→ **DATA SECTION**:
• • •

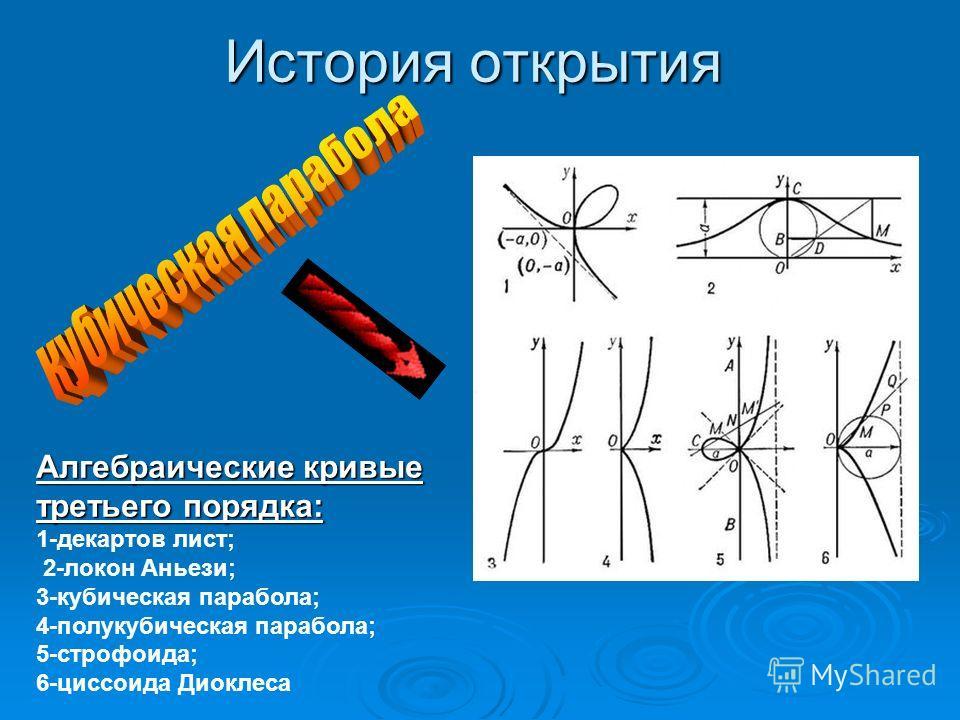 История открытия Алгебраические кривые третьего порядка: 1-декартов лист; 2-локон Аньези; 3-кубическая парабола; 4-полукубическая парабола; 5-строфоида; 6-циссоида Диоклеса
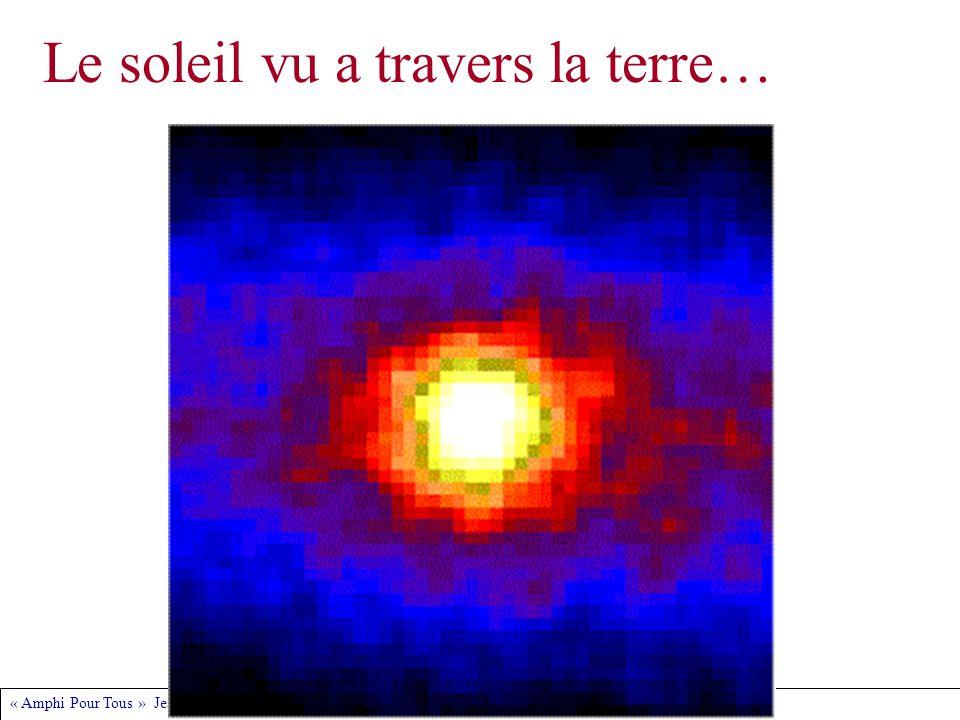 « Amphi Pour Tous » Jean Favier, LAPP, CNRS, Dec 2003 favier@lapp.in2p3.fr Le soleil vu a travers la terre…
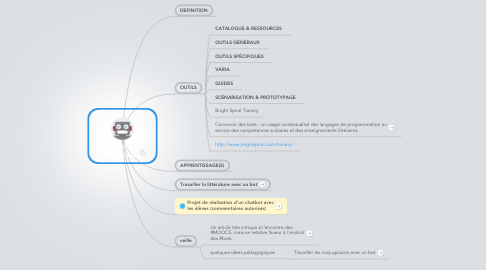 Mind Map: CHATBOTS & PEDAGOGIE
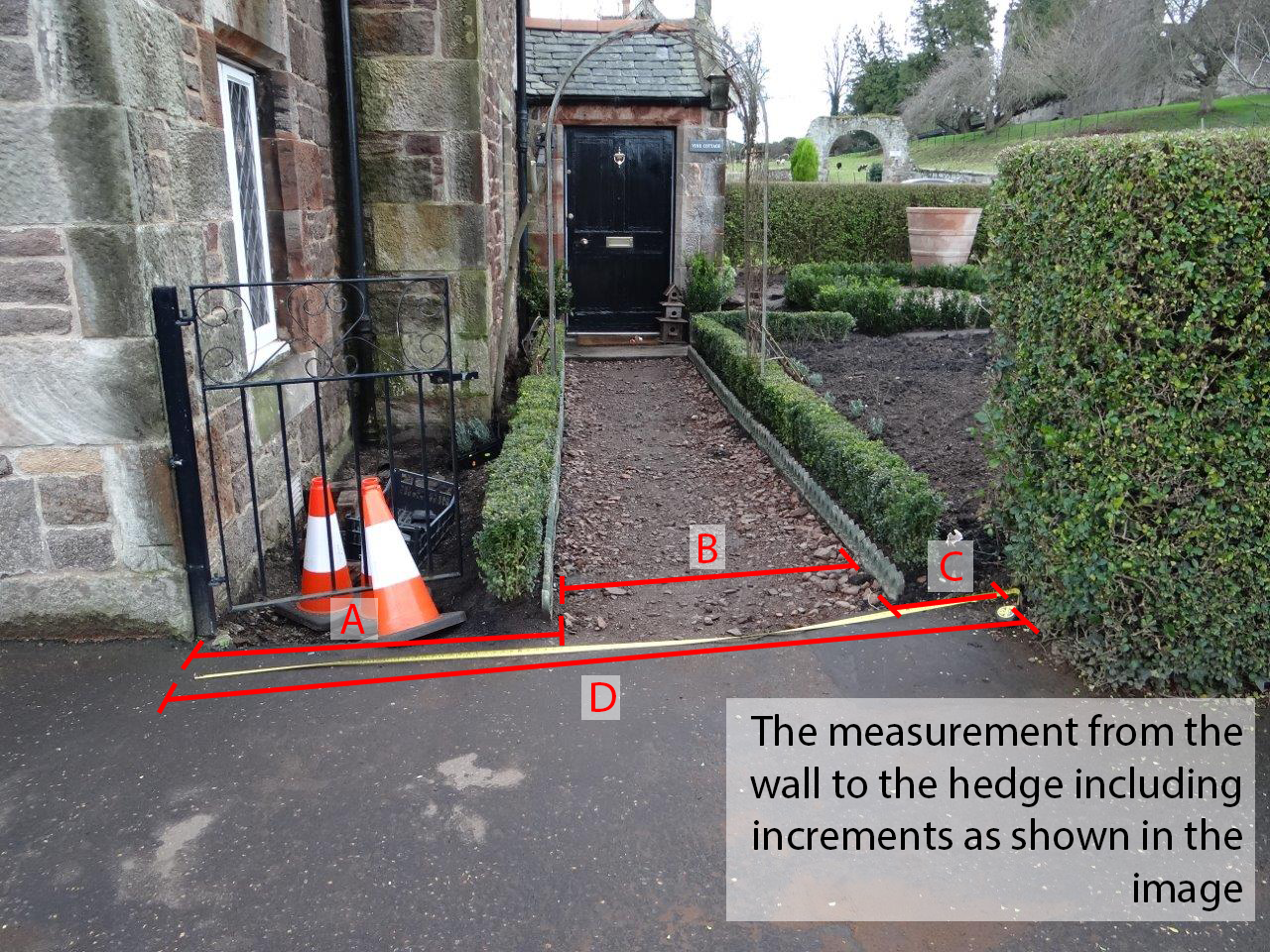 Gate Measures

• • •

→ **TO DO**: No pictures belong in the copy; quote exactly the lines from the line containing "travers la terre…" through the final line of the material, both ends included.

→ **RESULT FOR THIS TASK**:
 « Amphi Pour Tous » Jean Favier, LAPP, CNRS, Dec 2003 favier@lapp.in2p3.fr Le soleil vu a travers la terre…
 Mind Map: CHATBOTS & PEDAGOGIE
 Gate Measures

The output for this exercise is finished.